» CONSIGNE 1: Extrayez de l'article sur le Portugal tout le passage allant de « Le Portugal débute » jusqu'à « quels résultats ? ».
» CONSIGNE 2:
Pour chacune des affirmations suivantes, indiquez par oui ou par non si elle concorde avec l'article sur le Portugal, en citant les mots du texte qui tranchent.
(a) Le premier match du Portugal dans cette Coupe du monde l'oppose au Ghana.
(b) L'article présente le Portugal comme un favori de la compétition.
(c) La sélection portugaise est entraînée par Fernando Santos.
» CONSIGNE 3:
Répondez brièvement aux questions suivantes d'après l'article sur le Portugal.
(a) Qui est le capitaine de la sélection portugaise ?
(b) Quel terme l'article retient-il pour décrire le Portugal avant son entrée en lice ?
(c) Quelle compétition est citée comme parfait exemple d'une équipe meilleure lorsqu'on ne l'attend pas ?
#### TEXTE EXTRAIT ####
CDM 2022 Sélections nationales

Portugal : bien parti pour un énorme gâchis ?

Le Portugal débute sa Coupe du monde 2022 demain face au Ghana. Derrière son emblématique capitaine Cristiano Ronaldo, la Seleçao avance camouflée. Son équipe regorge pourtant de talents individuels. Pour quels résultats ?

Un favori ? Non. Une équipe qui ne passera pas les poules ? Non plus. Disons un « outsider ». S’il fallait décrire le Portugal cette année avant son entrée en lice dans cette Coupe du monde 2022, nous l’exposerions ainsi : un outsider. Capable du meilleur comme du pire depuis des années, la sélection entraînée par Fernando Santos est difficile à juger. Et c’est peut-être pour cette raison qu’elle est si dangereuse. Parce qu’elle n’est jamais meilleure que lorsque l’on ne l’attend pas. L’Euro 2016 – même si cela fait désormais six ans – en est le parfait exemple. Alors qu’attendre de ce Portugal ? Difficile de le prévoir. Le cas Ronaldo prend de la place, Fernando Santos est toujours aussi critiqué, quid du jeu proposé ? Autant de questions auxquelles nous allons tenter de répondre afin de savoir si, oui ou non, nous sommes bien partis pour un énorme gâchis.
#### DONNÉES FOURNIES ####
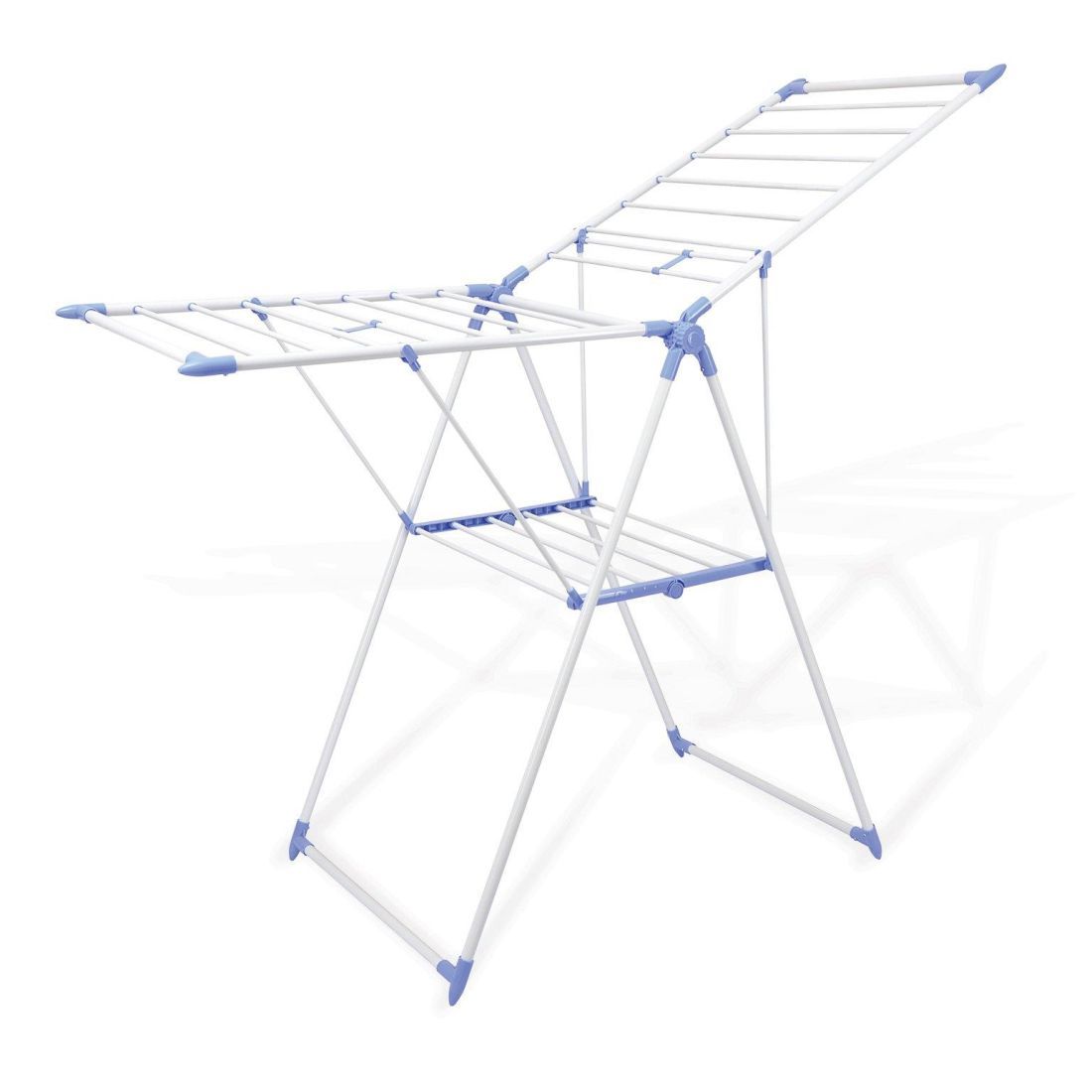 HOME ANGEL WINGED AIRER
####
» RÉSULTAT ATTENDU 1:
Le Portugal débute sa Coupe du monde 2022 demain face au Ghana. Derrière son emblématique capitaine Cristiano Ronaldo, la Seleçao avance camouflée. Son équipe regorge pourtant de talents individuels. Pour quels résultats ?

» RÉSULTAT ATTENDU 2:
(a) Oui : « Le Portugal débute sa Coupe du monde 2022 demain face au Ghana ».
(b) Non : « Un favori ? Non. »
(c) Oui : « la sélection entraînée par Fernando Santos ».

» RÉSULTAT ATTENDU 3:
(a) Cristiano Ronaldo.
(b) Un « outsider ».
(c) L'Euro 2016.